In 2018, the U.S. Department of State, through its mission to India’s Public Diplomacy program, funded Dr. Blom’s project, “Leadership through Sports for Jammu and Kashmir.” The $70,000 grant, paired with nearly $20,000 in support from Ball State, helped fund Dr. Blom and her
team’s year-long effort to assist local sports administrators in Jammu (located within the larger Kashmir region, a disputed geographical area between India, Pakistan, and China) and Kashmir.
The project had two phases. First, a week-long collaborative workshop was held in New Delhi, India. Second, a formal mentoring program was established that included a virtual meeting with coaches from the United States.
The focus of the workshop in the first phase included leadership and training education for coaches and administrators that focused on countering violent extremism, conflict resolution, and building positive relationships with the youth. The second phase focused on improving the knowledge of the administrators in local youth sport development programs.

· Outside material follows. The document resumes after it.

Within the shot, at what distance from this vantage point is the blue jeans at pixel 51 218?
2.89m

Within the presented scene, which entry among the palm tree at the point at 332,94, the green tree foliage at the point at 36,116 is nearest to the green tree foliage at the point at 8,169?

An athlete, a coach, and a scholar
In the academic sphere, Dr. Blom’s research has produced articles and case studies about the effectiveness of her “soccer for peace programs.” In Peace and Development Indicators in Liberia Youth through Sport for Development Programming, published in 2020 in the Journal of Peace Psychology, Dr. Blom and her co-authors examine the impact of the Life and Change Experienced Through Sports (L.A.C.E.S) program on the youth in three Liberian communities.
The program, according to the paper, “seeks to use sport and character activities to cultivate aspects of positive youth development including social responsibility, personal relationships, peace, and purpose to support the healthy development of Liberian youth.”
A survey conducted for the study showed a slight decline in “attitudes toward violence, and increases social responsibility, purpose, and relationship with coaches,” which could greatly impact the lives of the youth in those communities.
Similarly, in Grassroots Diplomacy through Coach Education: Americans, Jordanians and Tajik, published in 2019, Dr. Blom and her co-authors examined the effectiveness of two sports diplomacy exchange programs funded by the U.S. Department of State Bureau of Educational and Cultural Affairs. The programs, which ran in the countries of Jordan and Tajikistan, were aimed at promoting mentoring and training for local coaches to develop sport and youth development programs.
The authors, while acknowledging the limitations and challenges of such programs, note that, “using soccer within two-way sport programs designed for the common good for all involved rather than for a competitive political advantage can contribute to soft power diplomatic goals because of the global popularity of the game.”
“The Soccer groups mirror what the terrorist organizations offer in a more positive way, such as a group belonging, a sense of pride, a sense of togetherness,” Dr. Blom said. “So we can get individuals to have a positive influence on something that’s similar then maybe the youth would join that opportunity rather than a negative opportunity.”
As violent and extremist groups in some regions of the world continue to recruit vulnerable youth, programs like Dr. Blom’s offer a peaceful alternative of belonging and hope, all made possible because of her love for soccer.